Mann has a voice that hangs ever so delicately on a precipice. It contains the weight of loss, but in the singing releases that weight. The simplicity and restraint with which Mann’s voice escapes his body and dissipates into space makes no particular demand of the audience and asks for no particular allegiance. But it does accumulate. By the final song, Flowers, I feel a gentle but paradoxically seismic emotional shift within me.

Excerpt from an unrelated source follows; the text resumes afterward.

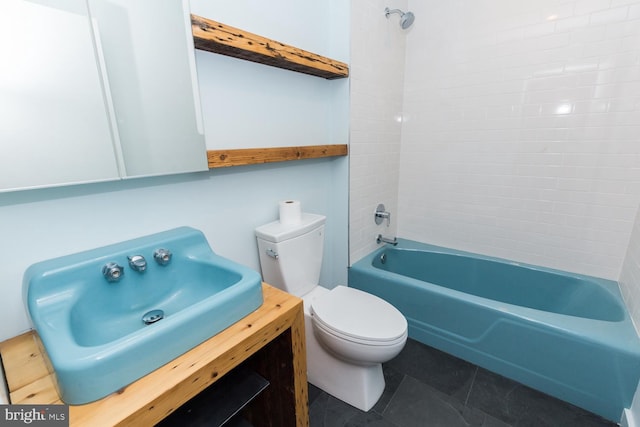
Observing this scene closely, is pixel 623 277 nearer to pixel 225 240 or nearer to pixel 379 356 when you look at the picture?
pixel 379 356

This understated, gradual transformation is of a piece with the whole of Endings. We hear the recordings of those who have been in the process of dying and those who have attended them. The performers — whether at a turntable, playing and replaying words captured in the resin, or speaking directly to us — tend to hover in the softer, darker edges of light. A suspended lighting instrument is given a push, setting it swinging above the performers, human or machine, sliding light and shadow past facial contours and other surface textures. Like memories or ghosts, these figures often feel like suggestions rather than fully formed beings. There is a sense of slow arriving, rather than a pushing toward any endings.


At the beginning of the show a recorded voice addresses “dad.” Creator and performer Tamara Saulwick also addresses “dad.” Later, dad, recorded near the end of his life, addresses Saulwick and the rest of us. He seems at peace, accepting his imminent passing. He says he expects nothing after death. Saulwick also seems accepting. But as a curious artist, she has expanded her research to include the questions, ‘Now that dad is actually dead, is he still at peace with the fact? What if there is more than nothingness, and what if dad is wherever that is?’

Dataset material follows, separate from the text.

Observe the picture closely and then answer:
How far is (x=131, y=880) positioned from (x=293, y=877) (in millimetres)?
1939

So she goes to a trance medium to try to make contact. Saulwick handles this bit of narrative recreation beautifully. She shifts between roles as querent and medium, performing both without passing judgement on either. I found it impossible to determine whether Saulwick thought trance mediums were a hoax or not. So I was left with the visual and auditory affects of the performer putting herself through a sequence of physical and vocal actions that might or might not have led to making contact with her deceased father. In the only sequence of the show in which electronic sound and light (courtesy of sound designer-performer Peter Knight and lighting designer Ben Cobham) are raised to a deliberately uncomfortable pitch, the disturbing possibility that all is not well for dad in the after-life is given expression: Saulwick seems to be burning in a bath of red light and buffeted by demonic sound waves.


The echo of Saulwick-in-trance during my viewing of Endings, becomes more powerful with each day that passes, as Saulwick’s uncategorizable performance shapes and reshapes itself in my neural circuitry. Like the show itself, like the passing of beloved friends and family, it lingers insistently but on the edge of light, consciousness, and memory.


There are so many kinds of deaths. Endings doesn’t pretend to address them all. It’s mostly about a father’s death, a ‘natural’ death from aging, and a daughter’s processing of it.